Shadow Work, Generational Chains, Awareness, and Forgiveness

I want to preface this article by saying, the content I lay out below is simply what I’ve done in my experience and this shouldn’t take the place of seeking out a licensed professional. These practices may not apply for different levels of trauma that have been experienced. This is not psychiatric advice, but just a way I’ve handled my shadow work and come to a place of love and acceptance of myself. It’s how I’ve learned to forgive and how I’ve found a new understanding for the attributes that make me who I am.

You are a combination of attributes that were handed down to you from your parents. They are a product of their parents, and their parents’ parents, and so on. These traits are deeply engrained in us on so many different levels. Understanding these attributes and recognizing why you are the way you are is the first step I took on my journey into shadow work. The easiest way to go about this is to think about the characteristics of your parents, the good and the bad, and find them within yourself.

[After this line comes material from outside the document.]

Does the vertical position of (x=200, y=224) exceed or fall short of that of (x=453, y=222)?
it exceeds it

The difficulty in this exercise is finding the root cause of the negative attributes. They are often buried deep within the subconscious or the proverbial shadow. You may know that certain things trigger you, certain attributes in others will cause you to cast judgement, or certain things your parents will do or say will incite immediate rage and anger. This is the place your energy should be focused. A lot of times this is the cause of familial discourse. The simplicity in blaming our parents for hurting us is the easy way out. When these trauma centers are left unchecked and unacknowledged, they’re almost guaranteed to be repeated and handed down to our own children.

The healing happens when you understand the root causes of these issues. Understanding your parents, understanding their upbringing and understanding the generational chains that have shaped the person you are creates the necessary space for acceptance and forgiveness. Doing shadow work on yourself is a practice of healing, but that’s not to say that part of you is broken. It’s just unseen, hidden deep away as a defense mechanism. You’re protecting yourself from the negative attributes that were passed on to you and you don’t want anyone else to recognize these attributes in you.

The Hawaiian tradition of HO’OPONOPONO is a mantra or prayer of forgiveness that works perfectly in this scenario. The mantra is four sentences and can be said in any order, “I’m sorry. I forgive you. I love you. I thank you.” It’s essence is finding the pain and shortcomings of others (in this instance your parents) within yourself. When you apologize, forgive, love and thank yourself for these attributes and trauma responses, it gives you the space to then spread that loving forgiveness to your parents as well. They aren’t perfect humans and they’re doing their best as they were taught by their parents. But in recognizing that, and in forgiving them for being perfectly imperfect humans, we can heal ourselves and the relationships we have with our family members.

Recognition and awareness is the first step. The second step is to gain a deep understanding of why the conditioned behavior exists. The third step is to accept and forgive yourself and your parents. The fourth step is to figure out ways to break those chains and take actions to dispel these learned behavioral patterns.

Thank you for reading and I wish you the best in the process of undertaking your own shadow work and breaking your generational chains. The faster you figure these things out, the faster you can get to a place of wholeness and become the best version of yourself.